By Ghassan Karam, Special to Ya Libnan
The 22nd of November, 1943 is a bitter sweet occasion for all Lebanese, or at least it ought to be. It was 66 years ago today that Lebanon won officially its independence. Lebanon was the first Arab country to gain its independence from under the French mandate. Such a glorious occasion is to be reserved for celebrations and reflections. Celebrations for the great opportunity to act as a sovereign power, as an independent one and as a power that takes decisions based on common good. It is an occasion to reflect on what has been accomplished and what is yet to come. It is an occasion to express thanks to the founding fathers as represented by the duo of Khoury-Solh for all their sacrifices and their deep belief that they could form a nation out of the area of land called Lebanon.
The first three decades after the birth of the nation were full of trials and tribulations, ups and downs that are to be expected as a new nation is growing up and trying to establish an identity of its own. These years witnessed many mistakes committed by all sides. Christians in general and Maronites in particular were more than glad to exploit their preferred status and rule as supremacists which led to deepened hatred , alienation and divisiveness. The Moslem Sunnis overcompensated by resisting the emergence of a Lebanese identity and thus throwing their lot with Nasserism and Pan Arabism.

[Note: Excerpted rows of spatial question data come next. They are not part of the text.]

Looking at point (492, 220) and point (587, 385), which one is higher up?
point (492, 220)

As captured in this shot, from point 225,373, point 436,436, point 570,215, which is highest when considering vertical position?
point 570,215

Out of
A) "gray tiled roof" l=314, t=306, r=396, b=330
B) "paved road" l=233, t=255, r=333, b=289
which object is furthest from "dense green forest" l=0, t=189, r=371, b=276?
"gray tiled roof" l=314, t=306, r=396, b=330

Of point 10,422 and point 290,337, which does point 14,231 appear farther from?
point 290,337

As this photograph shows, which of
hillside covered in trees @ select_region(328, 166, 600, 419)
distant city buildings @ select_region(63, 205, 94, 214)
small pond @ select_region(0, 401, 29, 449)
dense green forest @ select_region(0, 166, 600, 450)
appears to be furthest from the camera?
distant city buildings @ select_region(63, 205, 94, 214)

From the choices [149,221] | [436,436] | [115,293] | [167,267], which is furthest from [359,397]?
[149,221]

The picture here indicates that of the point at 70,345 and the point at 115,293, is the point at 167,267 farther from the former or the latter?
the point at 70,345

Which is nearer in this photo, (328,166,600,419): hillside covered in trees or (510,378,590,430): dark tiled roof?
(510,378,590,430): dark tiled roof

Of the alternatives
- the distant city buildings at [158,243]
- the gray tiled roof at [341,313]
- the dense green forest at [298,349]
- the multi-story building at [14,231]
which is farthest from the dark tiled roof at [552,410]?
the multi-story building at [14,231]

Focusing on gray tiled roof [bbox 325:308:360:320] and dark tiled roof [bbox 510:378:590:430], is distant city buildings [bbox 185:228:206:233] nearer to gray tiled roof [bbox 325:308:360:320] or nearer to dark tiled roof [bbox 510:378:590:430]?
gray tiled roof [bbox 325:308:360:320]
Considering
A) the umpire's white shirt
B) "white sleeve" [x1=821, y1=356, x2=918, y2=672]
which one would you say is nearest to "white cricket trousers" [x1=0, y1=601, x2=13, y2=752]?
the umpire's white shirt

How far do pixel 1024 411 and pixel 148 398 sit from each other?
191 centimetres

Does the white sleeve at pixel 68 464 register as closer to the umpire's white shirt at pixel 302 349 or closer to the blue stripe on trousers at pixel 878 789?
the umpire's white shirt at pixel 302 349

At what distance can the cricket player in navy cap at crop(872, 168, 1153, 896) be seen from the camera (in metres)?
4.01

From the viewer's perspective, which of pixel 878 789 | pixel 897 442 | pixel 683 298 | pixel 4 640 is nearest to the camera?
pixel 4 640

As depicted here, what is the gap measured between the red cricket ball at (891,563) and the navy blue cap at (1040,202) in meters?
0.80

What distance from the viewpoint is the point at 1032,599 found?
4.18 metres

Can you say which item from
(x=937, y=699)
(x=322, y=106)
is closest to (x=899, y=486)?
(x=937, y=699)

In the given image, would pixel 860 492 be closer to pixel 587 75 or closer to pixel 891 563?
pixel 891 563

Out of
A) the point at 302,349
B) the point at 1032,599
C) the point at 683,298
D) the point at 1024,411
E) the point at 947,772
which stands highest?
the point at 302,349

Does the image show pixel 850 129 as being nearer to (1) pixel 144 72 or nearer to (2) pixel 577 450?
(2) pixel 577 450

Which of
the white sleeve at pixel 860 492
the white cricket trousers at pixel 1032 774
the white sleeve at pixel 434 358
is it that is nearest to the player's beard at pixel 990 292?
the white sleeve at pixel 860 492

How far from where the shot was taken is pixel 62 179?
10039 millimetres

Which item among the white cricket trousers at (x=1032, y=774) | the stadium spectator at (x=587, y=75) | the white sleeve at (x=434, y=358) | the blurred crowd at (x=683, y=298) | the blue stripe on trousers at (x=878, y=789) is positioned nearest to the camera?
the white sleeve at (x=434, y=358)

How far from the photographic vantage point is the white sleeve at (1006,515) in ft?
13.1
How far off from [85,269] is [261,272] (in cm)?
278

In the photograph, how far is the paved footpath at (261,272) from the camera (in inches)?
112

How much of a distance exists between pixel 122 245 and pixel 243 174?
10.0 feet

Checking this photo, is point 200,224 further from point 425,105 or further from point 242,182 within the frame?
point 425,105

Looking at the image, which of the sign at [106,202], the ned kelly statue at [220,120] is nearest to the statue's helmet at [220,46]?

The Shiites on the other hand were the odd man out, exploited and not taken seriously by both sides. Maronite Hegemony begot the 1958 conflict which ended only when the Marines landed in Beirut. The road to independence and nation building regrouped under president Fouad Shehab who was able to introduce some reforms and to keep the country together. But the regional effects of the 1967 defeat of the Arab armies which led to the rise of the PLO and Palestinian resistance was too much for the young, small and fragile country to handle. A civil war that lasted 15 years started in 1973 and did not end until destruction and exhaustion had forced all sides to seek a new constitution in Taif.
The age of Syrian suzerainty had already started in 1975 as the Syrian army entered Lebanon on behest of some Lebanese political groups but that “temporary” presence became deeply entrenched after 1991 with the complicity of the United States. Then 2005 witnessed the passage of 1559 by the UN security Counsel and the Syrian Accountability Act by the US Congress which led to the assassination of Premiere Rafic Hariri. This tragedy emboldened the Lebanese opposition to call for massive demonstrations which helped force Syria to withdraw from the country. Bashar Assad, the Syrian President, promised that Syria would be back. Well guess what. He has kept his word, thanks to Hezbollah, Amal, FPM and a few other Lebanese factions and Lebanon’s promise of independence and sovereignty is just that. The dream of a Cedar Revolution ebbed and flowed for 4 years. Its official death notice was the formation of a “national unity cabinet” two weeks ago.